▶ [Exercise instructions]
Even the shortest line counts, so transcribe all the data exactly.

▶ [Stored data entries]
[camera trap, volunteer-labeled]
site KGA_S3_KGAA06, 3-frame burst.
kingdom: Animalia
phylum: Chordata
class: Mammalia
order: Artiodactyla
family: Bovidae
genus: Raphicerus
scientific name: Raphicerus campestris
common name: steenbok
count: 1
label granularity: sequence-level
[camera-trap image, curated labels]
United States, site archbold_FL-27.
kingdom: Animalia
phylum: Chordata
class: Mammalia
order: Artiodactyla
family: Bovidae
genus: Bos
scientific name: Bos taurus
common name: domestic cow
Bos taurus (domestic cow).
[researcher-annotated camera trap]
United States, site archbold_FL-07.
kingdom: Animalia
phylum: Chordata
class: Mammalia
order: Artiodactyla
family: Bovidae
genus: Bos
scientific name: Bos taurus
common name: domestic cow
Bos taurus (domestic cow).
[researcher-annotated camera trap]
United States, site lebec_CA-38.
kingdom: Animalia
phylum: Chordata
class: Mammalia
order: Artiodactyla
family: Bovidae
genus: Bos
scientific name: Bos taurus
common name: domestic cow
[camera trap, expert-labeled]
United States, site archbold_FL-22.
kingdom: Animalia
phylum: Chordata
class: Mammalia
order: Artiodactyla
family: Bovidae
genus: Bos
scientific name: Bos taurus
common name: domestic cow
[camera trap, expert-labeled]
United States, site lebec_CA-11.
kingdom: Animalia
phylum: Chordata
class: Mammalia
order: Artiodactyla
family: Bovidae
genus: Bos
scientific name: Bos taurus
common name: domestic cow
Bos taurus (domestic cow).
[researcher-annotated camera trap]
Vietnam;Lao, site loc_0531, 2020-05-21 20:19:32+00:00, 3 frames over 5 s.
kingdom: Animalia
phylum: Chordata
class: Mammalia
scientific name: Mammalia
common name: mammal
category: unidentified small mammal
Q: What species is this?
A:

▶ [Output for this task]
[camera trap, volunteer-labeled]
site KGA_S3_KGAA06, 3-frame burst.
kingdom: Animalia
phylum: Chordata
class: Mammalia
order: Artiodactyla
family: Bovidae
genus: Raphicerus
scientific name: Raphicerus campestris
common name: steenbok
count: 1
label granularity: sequence-level
[camera-trap image, curated labels]
United States, site archbold_FL-27.
kingdom: Animalia
phylum: Chordata
class: Mammalia
order: Artiodactyla
family: Bovidae
genus: Bos
scientific name: Bos taurus
common name: domestic cow
Bos taurus (domestic cow).
[researcher-annotated camera trap]
United States, site archbold_FL-07.
kingdom: Animalia
phylum: Chordata
class: Mammalia
order: Artiodactyla
family: Bovidae
genus: Bos
scientific name: Bos taurus
common name: domestic cow
Bos taurus (domestic cow).
[researcher-annotated camera trap]
United States, site lebec_CA-38.
kingdom: Animalia
phylum: Chordata
class: Mammalia
order: Artiodactyla
family: Bovidae
genus: Bos
scientific name: Bos taurus
common name: domestic cow
[camera trap, expert-labeled]
United States, site archbold_FL-22.
kingdom: Animalia
phylum: Chordata
class: Mammalia
order: Artiodactyla
family: Bovidae
genus: Bos
scientific name: Bos taurus
common name: domestic cow
[camera trap, expert-labeled]
United States, site lebec_CA-11.
kingdom: Animalia
phylum: Chordata
class: Mammalia
order: Artiodactyla
family: Bovidae
genus: Bos
scientific name: Bos taurus
common name: domestic cow
Bos taurus (domestic cow).
[researcher-annotated camera trap]
Vietnam;Lao, site loc_0531, 2020-05-21 20:19:32+00:00, 3 frames over 5 s.
kingdom: Animalia
phylum: Chordata
class: Mammalia
scientific name: Mammalia
common name: mammal
category: unidentified small mammal
Q: What species is this?
A:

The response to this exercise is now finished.